#### [YOUR GOAL]
Only the lines from the one that contains "New Zealand, site AIV_DCAMD02." through the last line of the data below should be duplicated, exactly and without pictures.
──────────
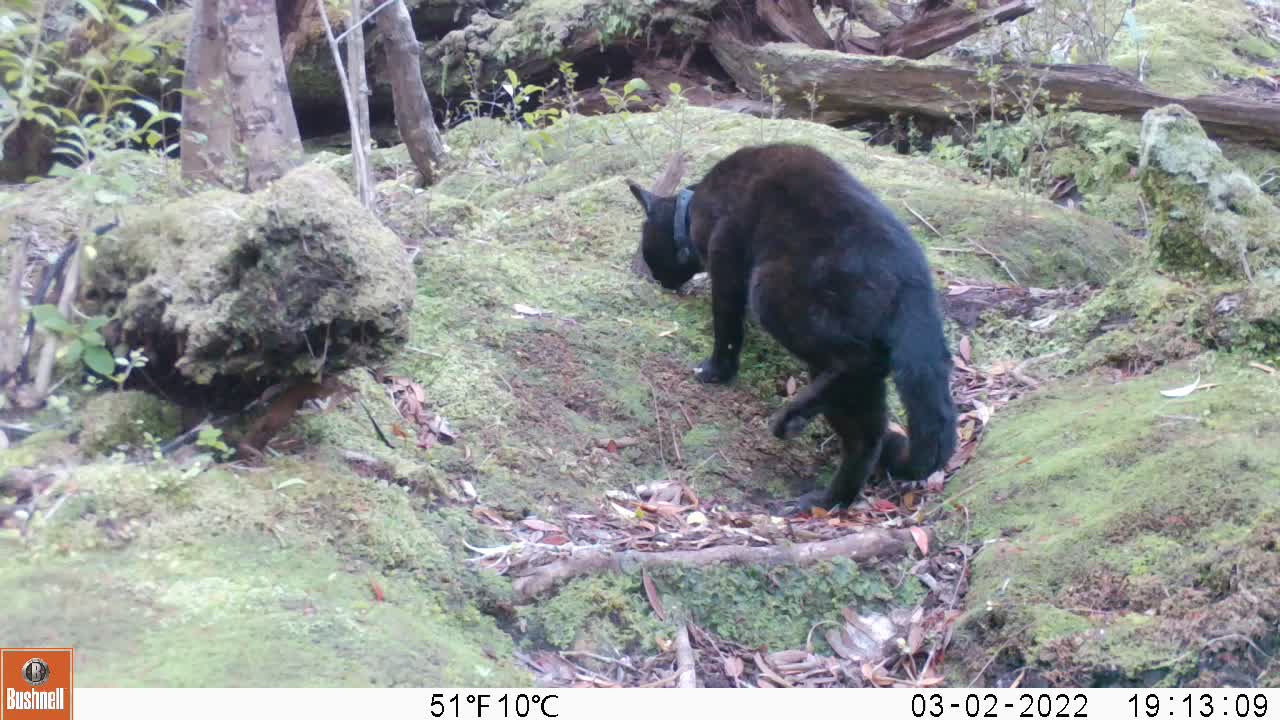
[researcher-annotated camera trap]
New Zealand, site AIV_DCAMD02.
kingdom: Animalia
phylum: Chordata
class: Mammalia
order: Carnivora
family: Felidae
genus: Felis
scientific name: Felis catus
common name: domestic cat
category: cat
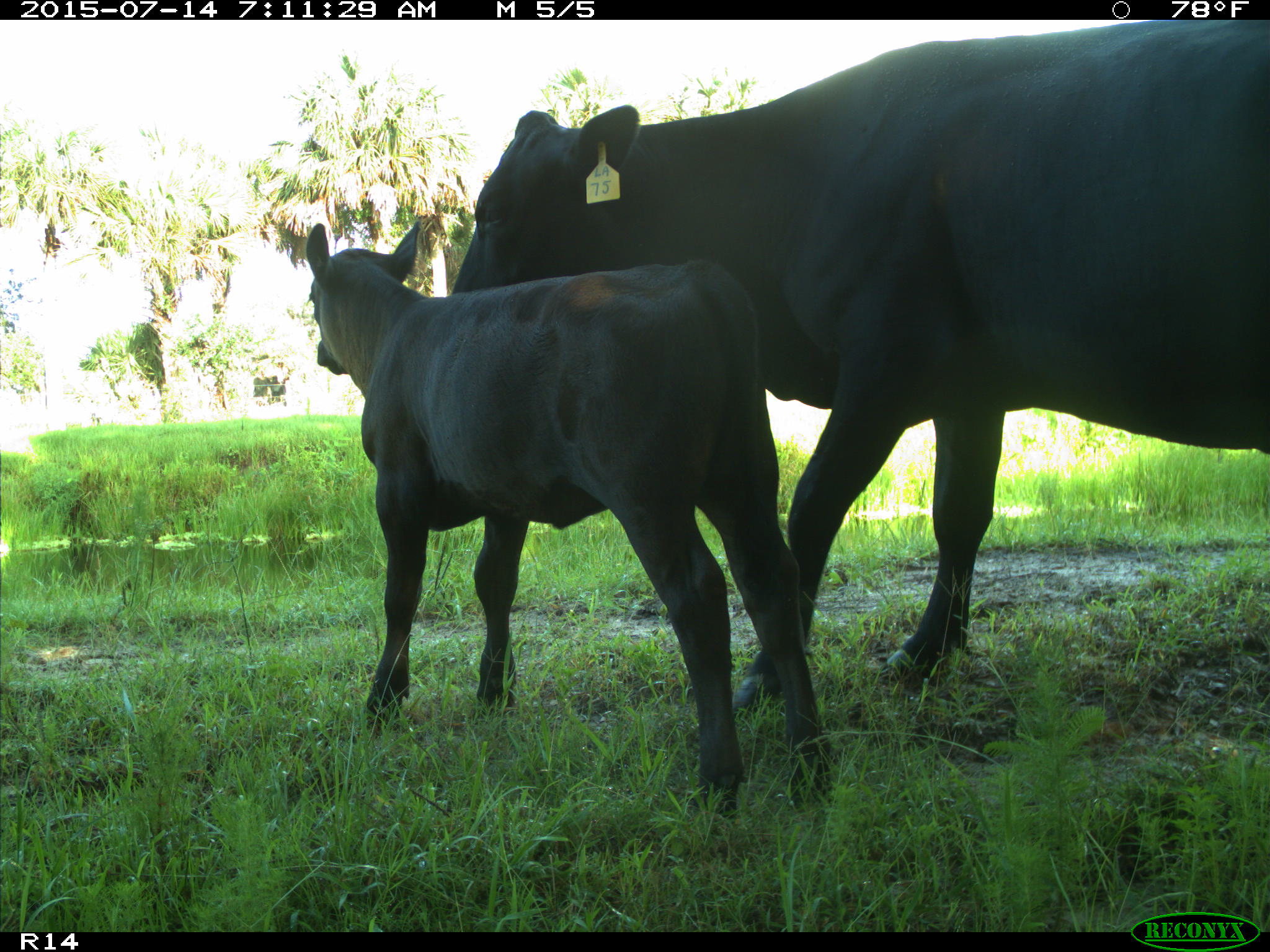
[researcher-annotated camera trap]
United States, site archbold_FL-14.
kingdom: Animalia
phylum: Chordata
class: Mammalia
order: Artiodactyla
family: Bovidae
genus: Bos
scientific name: Bos taurus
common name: domestic cow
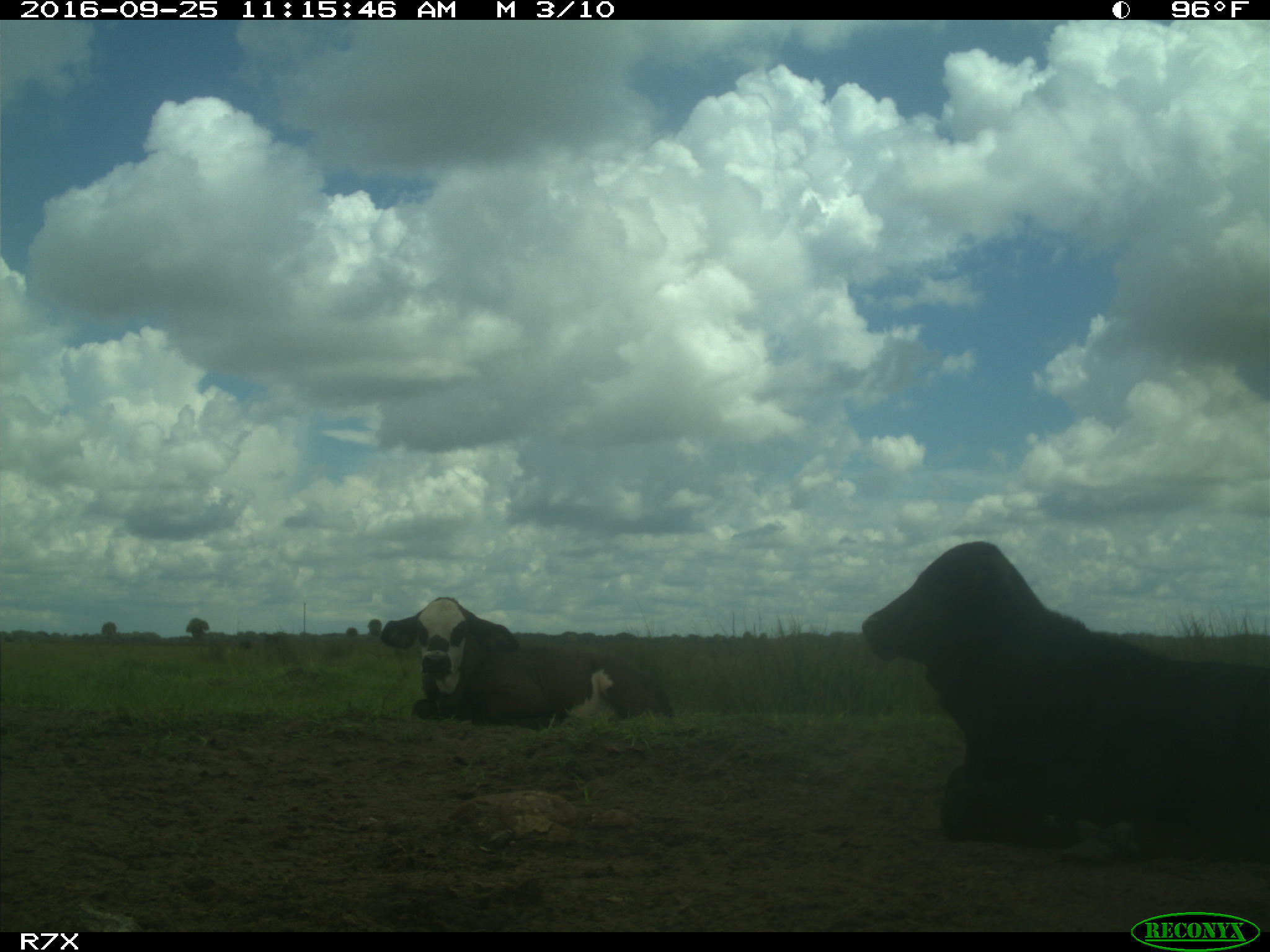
──────────
#### [EXPECTED ANSWER]
New Zealand, site AIV_DCAMD02.
kingdom: Animalia
phylum: Chordata
class: Mammalia
order: Carnivora
family: Felidae
genus: Felis
scientific name: Felis catus
common name: domestic cat
category: cat
[researcher-annotated camera trap]
United States, site archbold_FL-14.
kingdom: Animalia
phylum: Chordata
class: Mammalia
order: Artiodactyla
family: Bovidae
genus: Bos
scientific name: Bos taurus
common name: domestic cow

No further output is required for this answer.